= Curaçao reaal =

Currency of Curaçao until 1828

The reaal was the currency of Curaçao until 1828. It was subdivided into 6 stuiver, with 20 stuiver equal to the Dutch gulden.

==History==
Between 1799 and 1815, 12 reaal were equal to a Spanish dollar (8 reales). From 1815 until 1828, 15 reaal were equal to a Spanish dollar. Many of the coins were produced from overstamped or cut Spanish or Spanish colonial coins. In 1828, the reaal was replaced by the Dutch gulden at the rate of 3 1/3 reaal = 1 gulden.

==Coins==
In 1801, 9 stuiver (1 1/2 reaal) coins were issued, made by stamping "9" on Spanish colonial 1 real coins. In 1810, quarter cut 8 real coins were stamped with a five-petalled flower to produce 3 reaal coins. In 1815, fifth cut 8 real coins were also stamped with a five-petalled flower to produce smaller 3 reaal coins.

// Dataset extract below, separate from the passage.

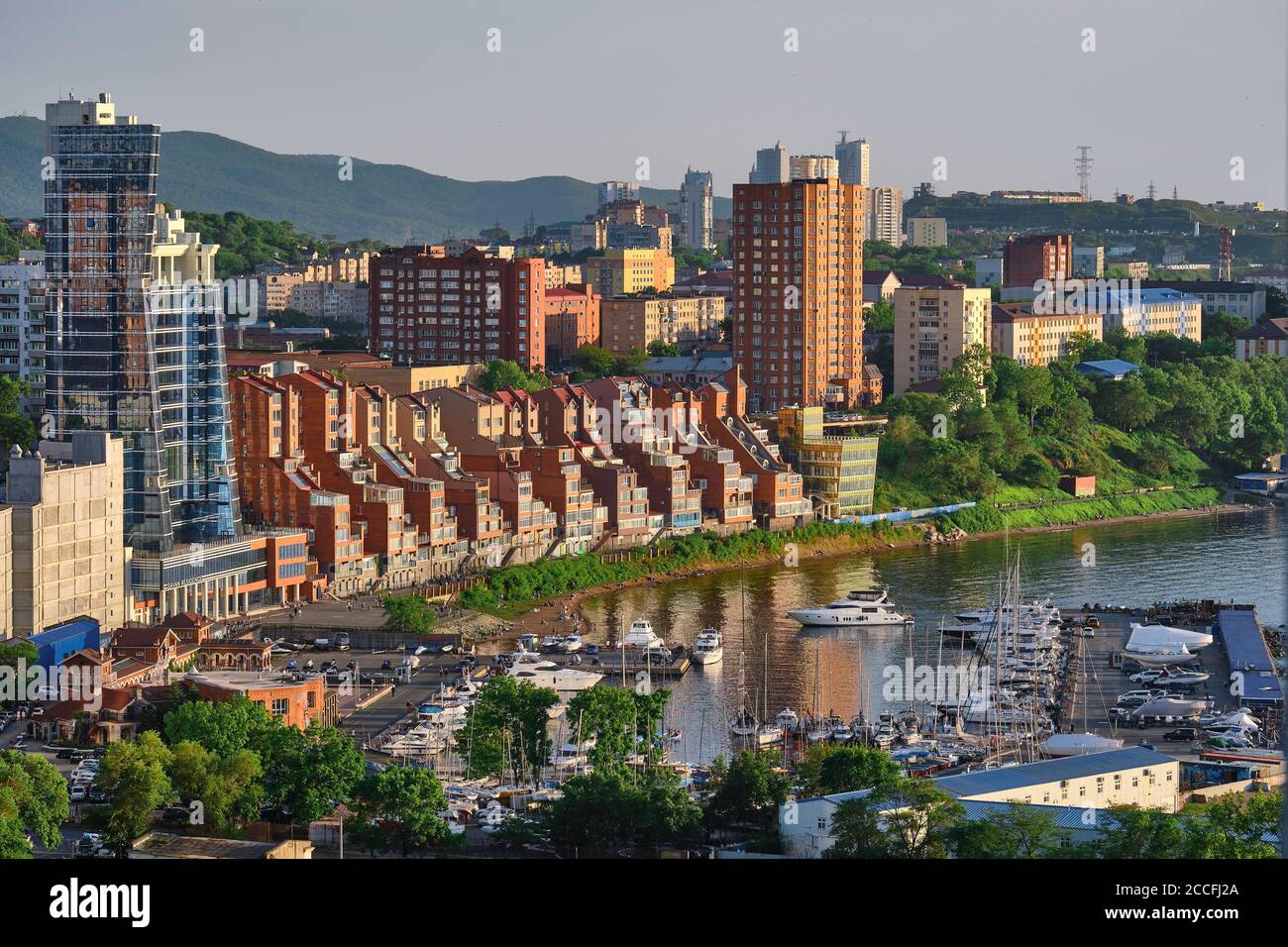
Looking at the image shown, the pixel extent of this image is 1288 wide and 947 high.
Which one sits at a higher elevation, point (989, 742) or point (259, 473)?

In 1818, fifth and third cut 8 real coins were stamped with "3" and "5", respectively to produce 3 and 5 reaal coins. Issue of the 3 reaal coins continued until 1825. In 1821, silver 1 reaal coins were struck, followed by 1 stuiver coins in 1822. After the introduction of the Dutch currency, the 1 stuiver coins were again struck in 1840 and 1841 (without changing the date) and circulated as 2 cent coins.